If people are willing to pay for a program to play the game for you.
And it most definitely is not undetectable. His own boards have dozens of pages of posts from his customers who got their accounts banned for using WOWGlider.
Funniest are the morons who whine how their other accounts got banned too - stuff like 'I only glided on one (farming) account, they wtfpwned my main account too!!!' (duh, TOS says Blizzard can nuke all your accounts if you violate it)
Anyway, WOWGlider dev is a lowlife who profits from runing the game for those who actually belive in playing by the rules. So props to Blizzard if they actually try to bury him in legal crap - he'd deserve something much worse, but sadly judges don't toss people into jail for hacking game clients with the intent of ruining the game for all players.

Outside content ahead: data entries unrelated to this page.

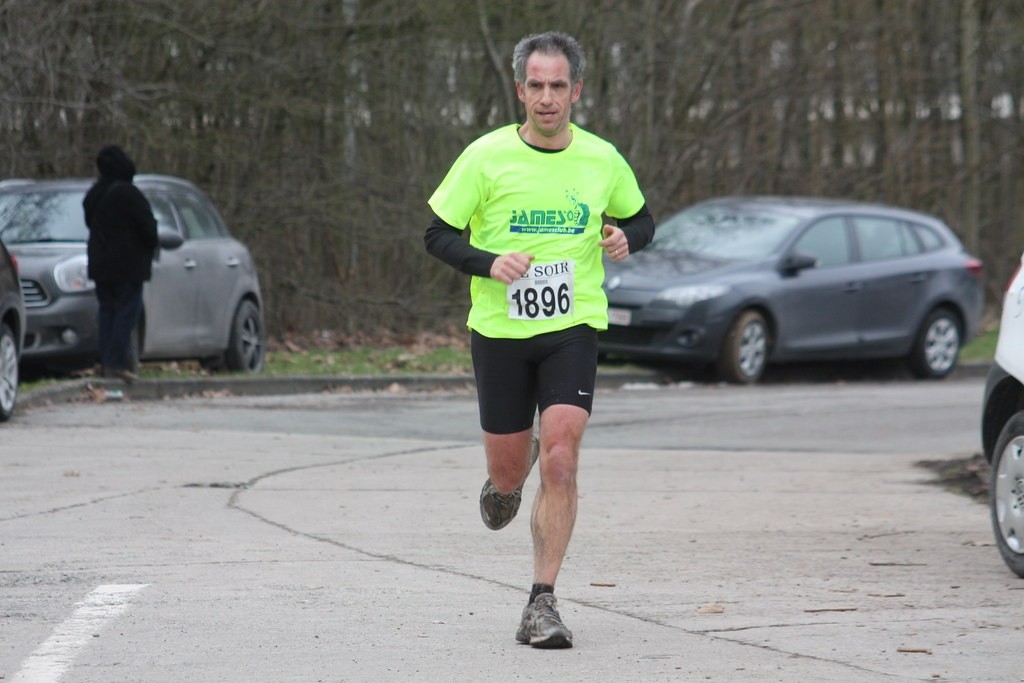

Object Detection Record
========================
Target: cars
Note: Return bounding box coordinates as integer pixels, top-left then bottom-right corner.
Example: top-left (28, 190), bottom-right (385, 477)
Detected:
top-left (0, 175), bottom-right (266, 377)
top-left (597, 194), bottom-right (986, 387)
top-left (0, 238), bottom-right (27, 423)
top-left (978, 259), bottom-right (1024, 579)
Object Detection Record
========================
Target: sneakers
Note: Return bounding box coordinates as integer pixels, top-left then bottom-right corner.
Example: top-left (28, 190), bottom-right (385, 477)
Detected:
top-left (516, 592), bottom-right (572, 648)
top-left (479, 435), bottom-right (539, 531)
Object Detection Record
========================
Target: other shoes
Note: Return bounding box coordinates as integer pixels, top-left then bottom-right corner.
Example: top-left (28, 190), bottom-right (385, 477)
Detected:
top-left (100, 366), bottom-right (139, 381)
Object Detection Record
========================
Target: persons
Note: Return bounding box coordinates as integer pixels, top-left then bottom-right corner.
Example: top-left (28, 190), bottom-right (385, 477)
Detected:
top-left (424, 31), bottom-right (655, 649)
top-left (81, 145), bottom-right (161, 382)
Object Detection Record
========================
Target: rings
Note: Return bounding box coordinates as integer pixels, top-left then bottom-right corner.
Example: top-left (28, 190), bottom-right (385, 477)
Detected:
top-left (616, 249), bottom-right (618, 256)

If a game is so suckie that you are willing to pay for a computer program to do it for you....wouldn't it be better to just not get the game to begin with?
Once you start despising the jerks, you become one.
If you believe that this site should be shut down, you believe in the same principles that the DMCA was based on.
I'll take False Generalizations for $200, Alex. I believe that this guy should be put out of business, but not because of the DMCA.
If they had a legal leg to stand on, the Blizz team would have left him with their list of legal complaints, not taken it back after allowing him to briefly look at it. They can afford a few pieces of paper in a legal process.
I don't see any other way to interpret their behavoir. Their complaints wouldn't stand up to scrutiny, so they don't let him scrutinize it.
That being said, there are two reasons people grind: to level a toon they want to actually play, and to gather cash so that they don't have to grind for it to support their raiding habits.
They could eliminate the former reason by giving new characters on an account with one or two max level characters perma double xp, or triple or something along those lines.
If leveling subsequent characters was much faster a good deal of folks would lose interest in bots. That is an old complaint, to be sure, but it's relevant.
Alcohol, Tobacco and Firearms should be the name of a store, not a government agency.